Sleeping is something everyone takes for granted. Everybody does it, so how hard could it be?

For some, a good night's sleep is hard to come by. From tossing and turning all night to always being drowsy during the day, sleep deprivation can adversely affect your daily routine in many ways.

Here's a few facts that can get you on your way to better sleep.

How Much Do You Need?

Your body needs a certain amount of sleep each day, and though it varies for each person, age plays a big part.

  • Infants need 16 hours a day.

  • Teens need 9 hours a day.

  • Adults need 7 or 8 hours a day.

  • Women in their first trimester need a few more hours daily than other adults.

  • Elderly: Still appear to need the same as other adults, but sleep lighter, for shorter spans, and more often.

Stages of Sleep

Sleep is made up of two types: NREM, or non-rapid-eye-movement, the non-dream state; and REM, or rapid-eye-movement, the dream state.

NREM sleep is further broken down into four stages:

  • Stage 1 - You're easily woken and may feel as if you've not slept at all.
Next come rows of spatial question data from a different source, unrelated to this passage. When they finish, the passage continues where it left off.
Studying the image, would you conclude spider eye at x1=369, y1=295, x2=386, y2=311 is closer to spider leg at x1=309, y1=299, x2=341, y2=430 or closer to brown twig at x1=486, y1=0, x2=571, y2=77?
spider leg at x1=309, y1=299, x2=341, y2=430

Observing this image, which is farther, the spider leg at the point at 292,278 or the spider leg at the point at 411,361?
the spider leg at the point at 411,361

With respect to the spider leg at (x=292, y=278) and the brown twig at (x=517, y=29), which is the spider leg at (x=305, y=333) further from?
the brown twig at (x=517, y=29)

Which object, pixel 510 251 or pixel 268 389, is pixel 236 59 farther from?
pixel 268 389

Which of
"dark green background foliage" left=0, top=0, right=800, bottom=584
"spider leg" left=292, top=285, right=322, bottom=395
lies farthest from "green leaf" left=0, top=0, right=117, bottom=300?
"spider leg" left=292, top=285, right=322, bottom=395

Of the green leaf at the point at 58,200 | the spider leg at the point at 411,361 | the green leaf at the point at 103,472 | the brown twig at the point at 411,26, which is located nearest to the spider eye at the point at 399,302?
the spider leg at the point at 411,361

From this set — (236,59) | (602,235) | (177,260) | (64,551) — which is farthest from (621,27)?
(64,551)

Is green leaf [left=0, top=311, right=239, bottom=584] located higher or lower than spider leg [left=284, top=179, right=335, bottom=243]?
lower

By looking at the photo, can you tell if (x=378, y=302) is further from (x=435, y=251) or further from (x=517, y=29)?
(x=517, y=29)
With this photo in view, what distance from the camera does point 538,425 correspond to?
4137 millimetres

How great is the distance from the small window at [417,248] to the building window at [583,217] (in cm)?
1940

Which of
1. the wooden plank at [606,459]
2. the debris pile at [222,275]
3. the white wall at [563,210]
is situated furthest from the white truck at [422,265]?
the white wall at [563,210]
Some may even experience a feeling of falling during this stage, leading to the term "falling asleep".

  • Stage 2 - Muscles alternate between relaxation and contraction, and heart rate and body temperature drops.
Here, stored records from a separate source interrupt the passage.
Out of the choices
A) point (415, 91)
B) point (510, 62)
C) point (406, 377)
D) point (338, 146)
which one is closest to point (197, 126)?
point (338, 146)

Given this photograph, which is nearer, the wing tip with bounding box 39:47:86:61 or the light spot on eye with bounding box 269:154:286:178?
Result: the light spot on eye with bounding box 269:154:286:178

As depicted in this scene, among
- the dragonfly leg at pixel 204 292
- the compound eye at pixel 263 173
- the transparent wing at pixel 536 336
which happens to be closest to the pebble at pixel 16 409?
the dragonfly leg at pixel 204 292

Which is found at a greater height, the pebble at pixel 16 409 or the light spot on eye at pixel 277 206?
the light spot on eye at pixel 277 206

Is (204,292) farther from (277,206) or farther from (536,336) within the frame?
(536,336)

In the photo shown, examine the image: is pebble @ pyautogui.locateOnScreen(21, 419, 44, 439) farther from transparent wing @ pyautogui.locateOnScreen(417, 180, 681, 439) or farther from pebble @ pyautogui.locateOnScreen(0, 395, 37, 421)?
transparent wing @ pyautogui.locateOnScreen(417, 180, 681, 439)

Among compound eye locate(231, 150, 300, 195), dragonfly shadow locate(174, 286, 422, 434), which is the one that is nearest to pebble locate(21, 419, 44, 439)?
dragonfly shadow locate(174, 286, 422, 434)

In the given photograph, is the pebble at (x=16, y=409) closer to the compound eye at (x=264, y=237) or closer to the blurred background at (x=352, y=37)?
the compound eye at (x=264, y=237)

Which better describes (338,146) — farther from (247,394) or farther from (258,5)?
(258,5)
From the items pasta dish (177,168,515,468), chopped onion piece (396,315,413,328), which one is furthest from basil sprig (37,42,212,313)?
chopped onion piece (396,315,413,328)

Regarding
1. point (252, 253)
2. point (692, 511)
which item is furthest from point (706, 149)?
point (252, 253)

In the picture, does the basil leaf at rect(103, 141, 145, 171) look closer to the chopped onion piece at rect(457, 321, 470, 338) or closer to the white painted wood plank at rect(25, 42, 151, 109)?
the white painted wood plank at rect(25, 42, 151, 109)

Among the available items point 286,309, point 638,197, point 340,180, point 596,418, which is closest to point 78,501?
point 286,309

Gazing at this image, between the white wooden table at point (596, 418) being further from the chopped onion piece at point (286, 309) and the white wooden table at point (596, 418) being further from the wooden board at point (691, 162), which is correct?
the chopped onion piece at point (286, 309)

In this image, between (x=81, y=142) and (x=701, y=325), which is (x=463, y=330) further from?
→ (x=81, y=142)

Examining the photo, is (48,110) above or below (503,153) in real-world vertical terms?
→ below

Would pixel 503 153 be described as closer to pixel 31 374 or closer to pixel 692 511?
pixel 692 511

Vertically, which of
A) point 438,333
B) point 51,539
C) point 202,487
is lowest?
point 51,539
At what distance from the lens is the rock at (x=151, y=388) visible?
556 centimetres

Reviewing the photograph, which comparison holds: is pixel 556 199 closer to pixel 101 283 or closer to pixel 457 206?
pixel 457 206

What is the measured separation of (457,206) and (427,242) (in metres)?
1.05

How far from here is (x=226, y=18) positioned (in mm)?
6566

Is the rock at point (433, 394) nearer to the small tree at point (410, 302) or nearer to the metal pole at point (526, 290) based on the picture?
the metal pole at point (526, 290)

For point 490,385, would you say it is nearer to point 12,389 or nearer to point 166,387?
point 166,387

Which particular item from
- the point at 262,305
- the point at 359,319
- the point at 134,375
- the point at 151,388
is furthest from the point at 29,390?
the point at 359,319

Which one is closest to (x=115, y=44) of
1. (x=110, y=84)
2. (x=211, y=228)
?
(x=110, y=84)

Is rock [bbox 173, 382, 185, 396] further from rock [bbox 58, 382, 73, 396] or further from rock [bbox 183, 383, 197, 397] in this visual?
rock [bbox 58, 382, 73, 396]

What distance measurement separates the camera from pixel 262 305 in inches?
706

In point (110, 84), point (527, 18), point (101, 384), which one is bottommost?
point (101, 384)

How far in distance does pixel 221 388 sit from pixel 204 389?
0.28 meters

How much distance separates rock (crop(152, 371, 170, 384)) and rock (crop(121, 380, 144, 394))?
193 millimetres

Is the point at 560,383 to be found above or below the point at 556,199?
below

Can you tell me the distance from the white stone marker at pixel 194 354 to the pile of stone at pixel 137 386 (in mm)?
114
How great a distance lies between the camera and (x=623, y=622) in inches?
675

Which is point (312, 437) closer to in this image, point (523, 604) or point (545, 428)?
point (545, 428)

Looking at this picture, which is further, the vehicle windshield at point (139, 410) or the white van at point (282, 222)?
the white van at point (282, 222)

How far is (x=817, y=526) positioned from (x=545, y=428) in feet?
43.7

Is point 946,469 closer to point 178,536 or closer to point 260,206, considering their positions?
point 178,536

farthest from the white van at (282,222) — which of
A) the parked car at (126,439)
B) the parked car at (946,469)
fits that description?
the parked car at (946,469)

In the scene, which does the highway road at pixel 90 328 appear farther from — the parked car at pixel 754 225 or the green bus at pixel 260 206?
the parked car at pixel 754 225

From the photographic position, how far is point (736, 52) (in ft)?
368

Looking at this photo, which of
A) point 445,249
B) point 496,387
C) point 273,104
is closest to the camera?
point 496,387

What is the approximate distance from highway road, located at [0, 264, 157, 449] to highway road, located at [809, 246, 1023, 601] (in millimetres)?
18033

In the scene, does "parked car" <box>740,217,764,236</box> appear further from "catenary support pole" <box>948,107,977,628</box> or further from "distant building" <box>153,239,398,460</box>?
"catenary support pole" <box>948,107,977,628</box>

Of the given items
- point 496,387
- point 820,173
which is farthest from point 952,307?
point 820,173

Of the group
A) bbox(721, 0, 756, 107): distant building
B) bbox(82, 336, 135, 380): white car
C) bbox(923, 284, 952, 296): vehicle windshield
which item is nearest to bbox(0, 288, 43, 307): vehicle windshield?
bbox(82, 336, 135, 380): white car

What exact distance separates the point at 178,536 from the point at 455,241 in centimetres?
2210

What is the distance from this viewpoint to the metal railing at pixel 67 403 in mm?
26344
  • Stage 3 - Brain wave patterns begin changing, preparing to enter the REM phase, and you become very hard to wake.

  • Stage 4 - Brain waves are almost exclusively slow and deep, and your muscles are fully relaxed. There is little or no muscle or eye movement.

REM sleep is characterized by rapid eye movements, full brain wave activity as if awake, and little or no muscle movement. This is when dreams occur.

A normal night's sleep usually progresses through the four stages of NREM and on through REM, then starts over. This can happen many times. The first cycle lasts around 90 minutes, but they get longer as the night goes on.

About 50% of each cycle is spent in stage 2, of NREM. Another 20% is in REM, and the rest is split between the other stages.

Better Sleep

Sleeping better can start as early as tonight. With just a few simple changes, you can have it completely under control in a matter of days.

  • Set a schedule - Disturbing your body's daily cycle can make it hard to sleep, so stick to your routine, so don't "sleep in". Your body's clock will reset itself to wake up later, and thus go to sleep later.

  • Avoid caffeine - Obviously, caffeine is a stimulant. Drinking too much in the hours before bedtime will keep you from dozing off.

  • Avoid nicotine - Smokers tend to spend more time in stage 2 NREM sleep and wake up earlier due to withdrawals.

  • Avoid alcohol - Alcohol robs you of deep sleep and REM.

  • Exercise - Exercise during the day helps you sleep at night. Don't exercise right before bed though. For best result, work out 5 or 6 hours before bedtime.

  • Relax - Relaxing before bed naturally helps you get to sleep.

  • Wake with the sun - Your body's internal clock resets itself with the sunlight. If that's not possible, use bright lights. Don't wander around in the dark when you get up. Turn on those lights.

  • Temperature control - Extreme temperatures keep you from falling asleep, and can wake you up during the night.

Now you have everything you need to get more out of your sleep time.